A group were reported overdue from a long walk from Buttermere to Langdale. We were in the early stages of planning a search when the group made contact from their planned rendesvous point in Langdale, nearly four hours late.
Mobile phones have, without doubt, contributed to saving people's lives in the mountain environment. However they have also been misused and abused and led to much time-wasting for voluntary mountain rescue teams.
If you're taking your phone with you for emergencies, then make sure it's fully charged. If it's a smart phone, and you spend the day using its features, then it is quite likely it won't have enough battery power to use it later in the day in an emergency. Be careful if using apps for navigation. Full mapping software is available, but the stuff like Google maps doesn't provide anywhere near enough detail to navigate by.

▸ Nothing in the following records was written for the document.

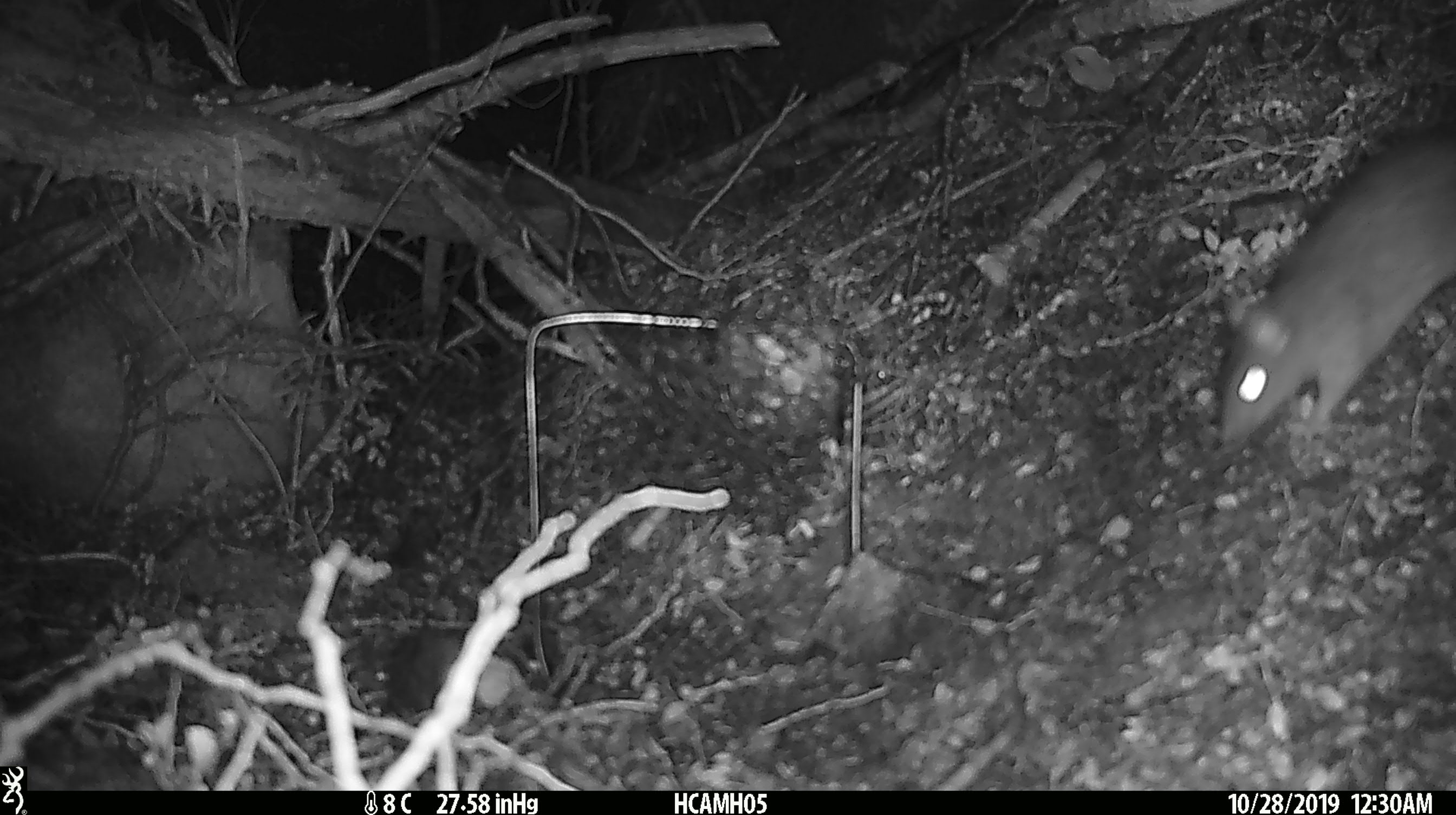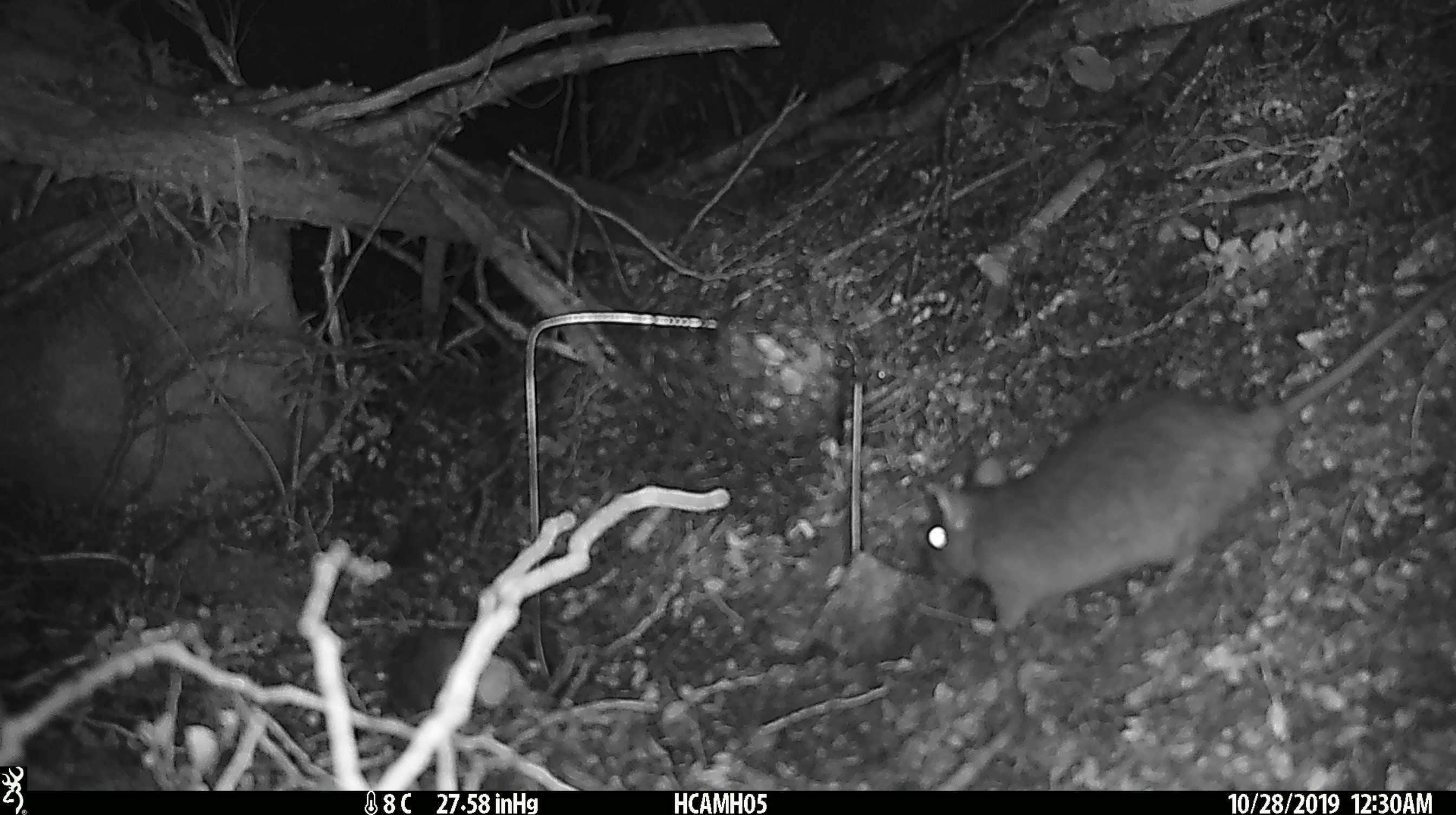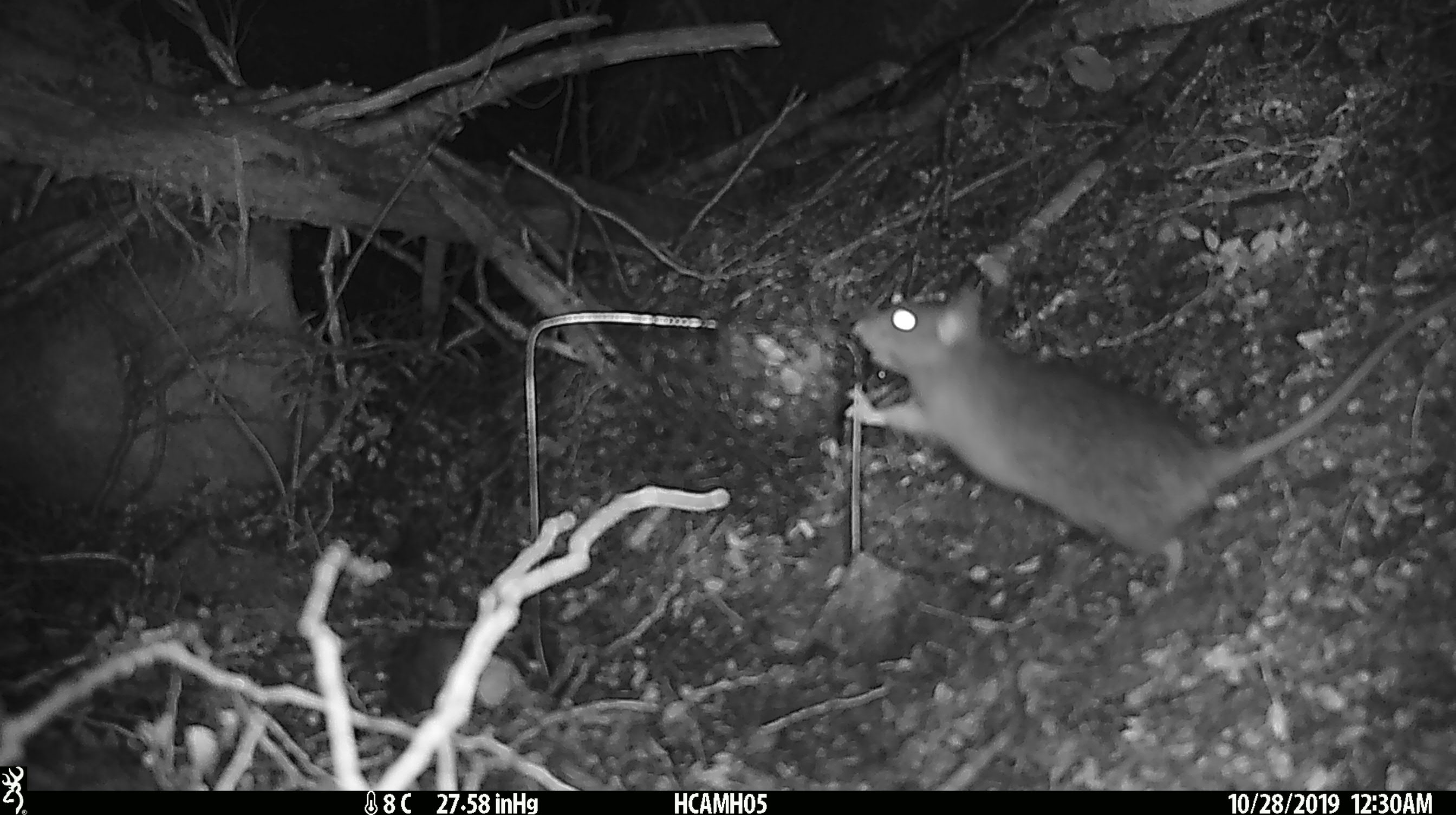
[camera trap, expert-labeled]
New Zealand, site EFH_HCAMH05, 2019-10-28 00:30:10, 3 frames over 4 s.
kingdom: Animalia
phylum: Chordata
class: Mammalia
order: Rodentia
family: Muridae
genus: Rattus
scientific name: Rattus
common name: rat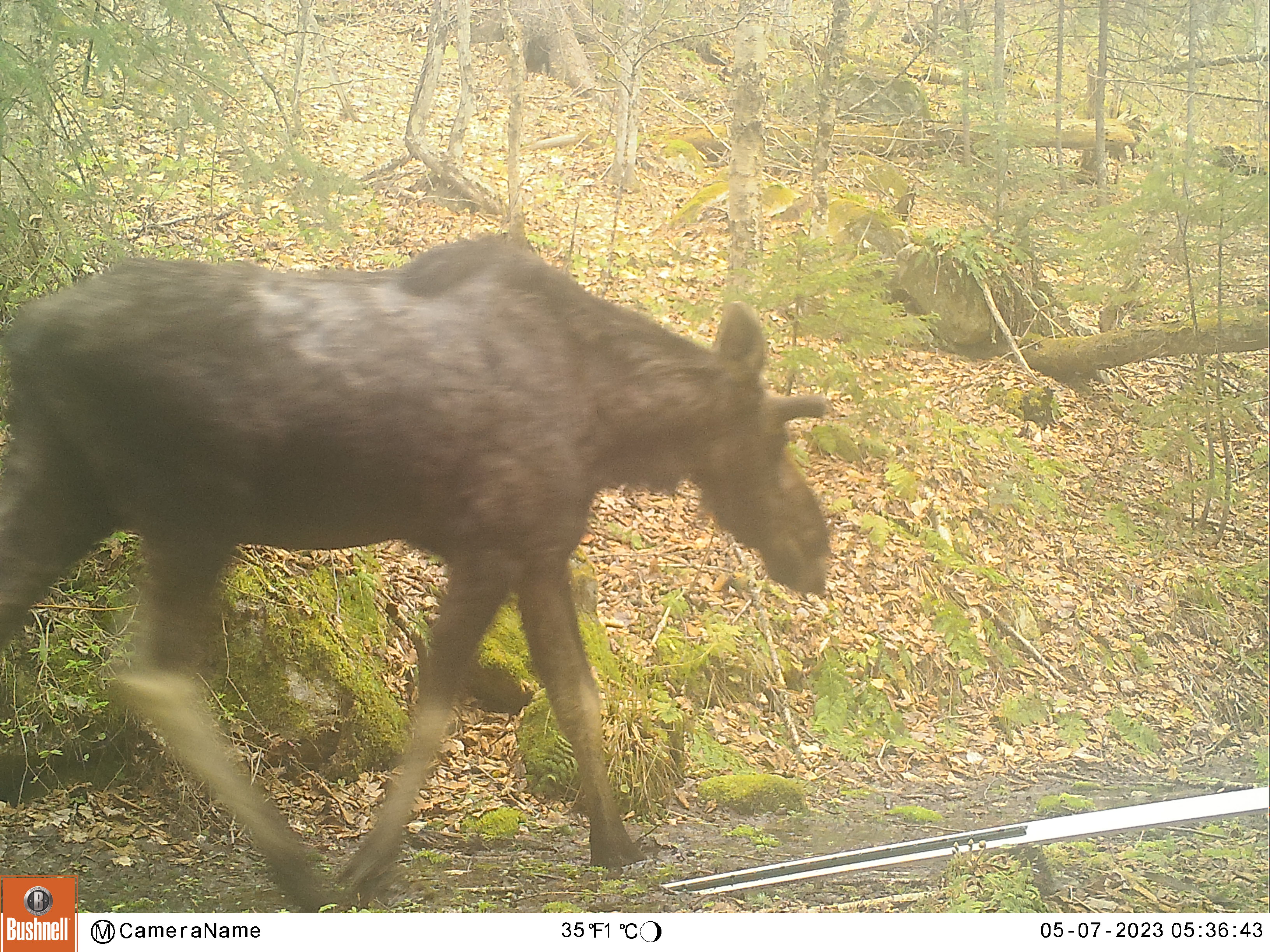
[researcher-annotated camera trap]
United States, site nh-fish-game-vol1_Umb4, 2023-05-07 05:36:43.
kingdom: Animalia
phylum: Chordata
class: Mammalia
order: Artiodactyla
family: Cervidae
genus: Alces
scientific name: Alces alces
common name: moose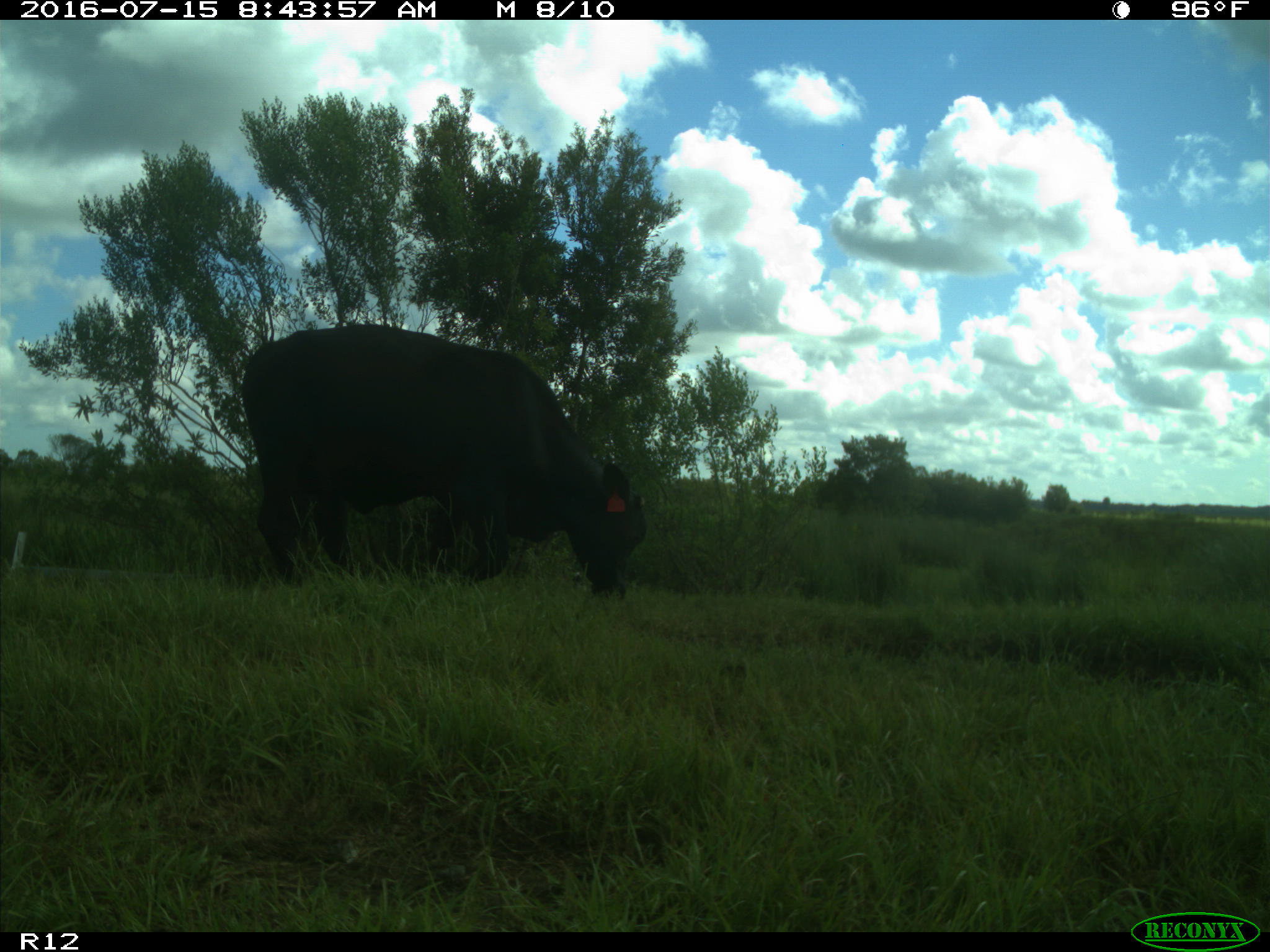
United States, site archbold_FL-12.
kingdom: Animalia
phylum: Chordata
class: Mammalia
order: Artiodactyla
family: Bovidae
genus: Bos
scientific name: Bos taurus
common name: domestic cow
Bos taurus (domestic cow).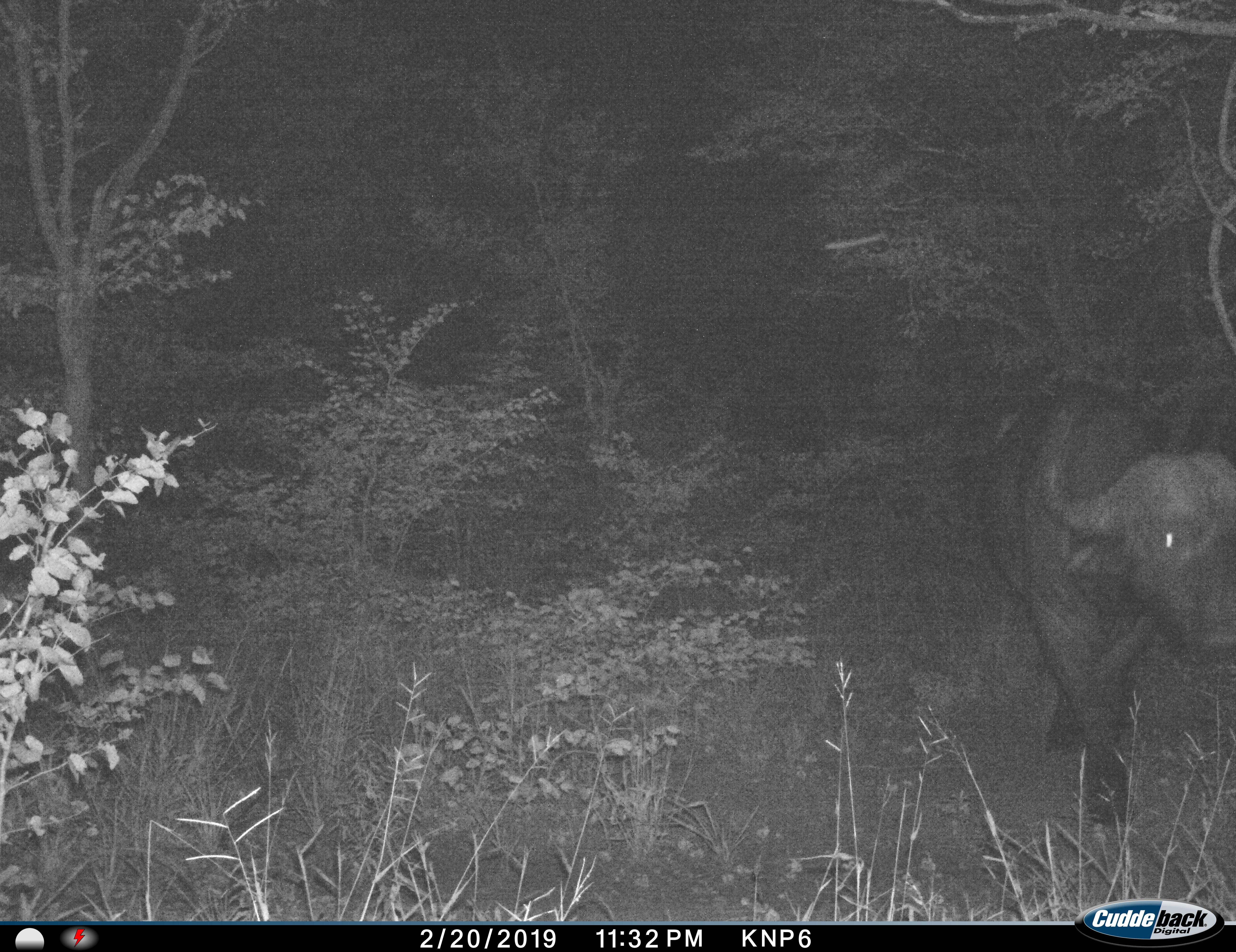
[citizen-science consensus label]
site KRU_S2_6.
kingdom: Animalia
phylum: Chordata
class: Mammalia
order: Artiodactyla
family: Bovidae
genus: Syncerus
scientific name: Syncerus caffer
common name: african buffalo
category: buffalo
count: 1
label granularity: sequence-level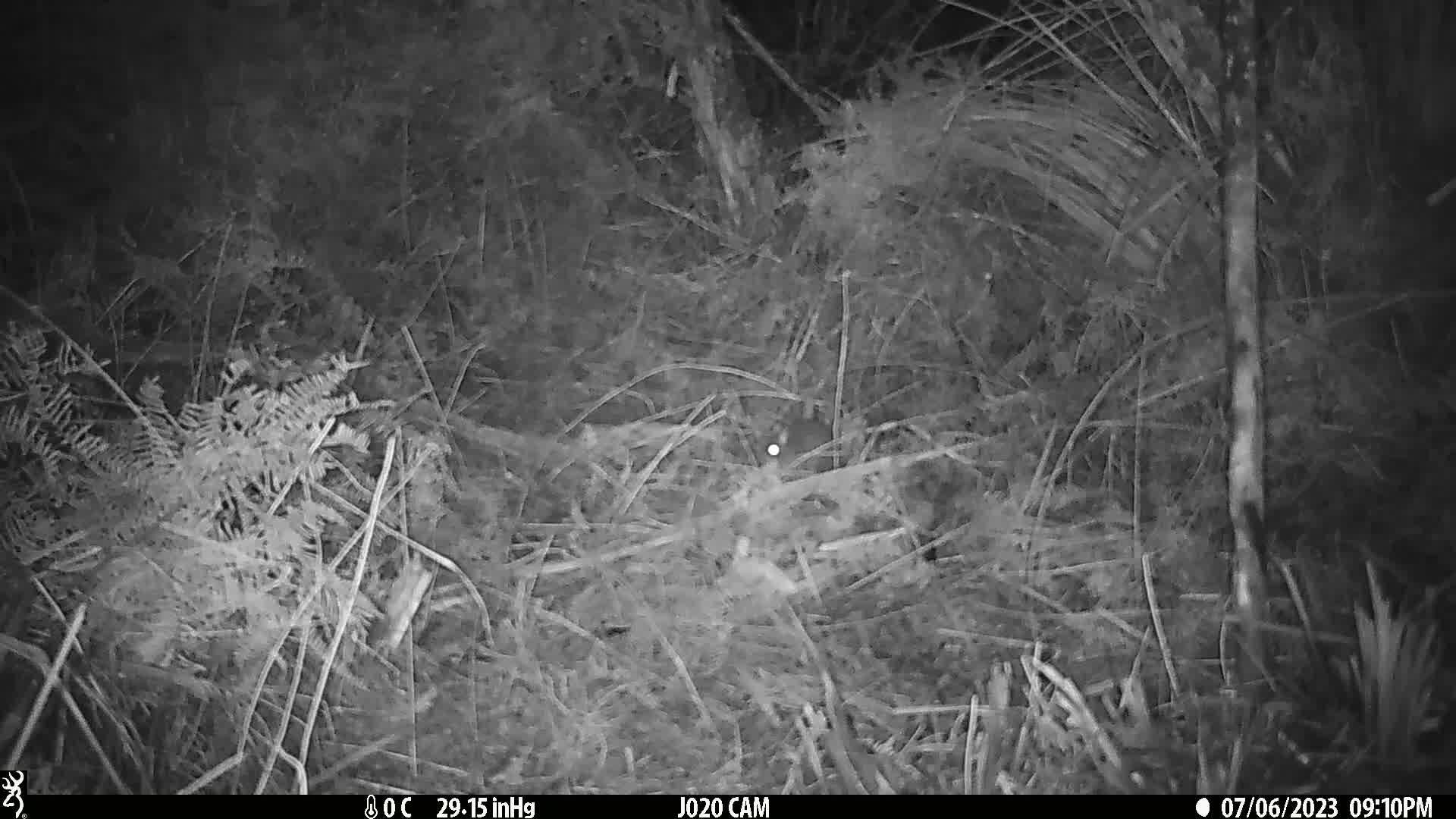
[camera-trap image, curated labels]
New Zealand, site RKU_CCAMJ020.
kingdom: Animalia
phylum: Chordata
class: Mammalia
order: Rodentia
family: Muridae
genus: Rattus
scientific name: Rattus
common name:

Quote from British Mountaineering Council:
"This is not a safety device, nor does it guarantee the delivery of any perceived or needed services in the mountains. Use of a mobile phone in the mountains, in a non emergency situation, may be an infringement on the mountain experiences that others have come to enjoy and an intrusion into the wilderness experience. Using a mobile phone to
- Ask for directions,
- Ask for additional food and clothing to be brought to the user,
- Ask to be rescued for a non life threatening or disabling injury,
is properly considered by those agencies who might be called upon to render such assistance as an abuse of the technology, both on a practical and philosophical level. A cellular phone is a communication device that may be aid in the saving of lives and limbs if used solely for that purpose in the mountain environment, after all the above have been taken into careful consideration."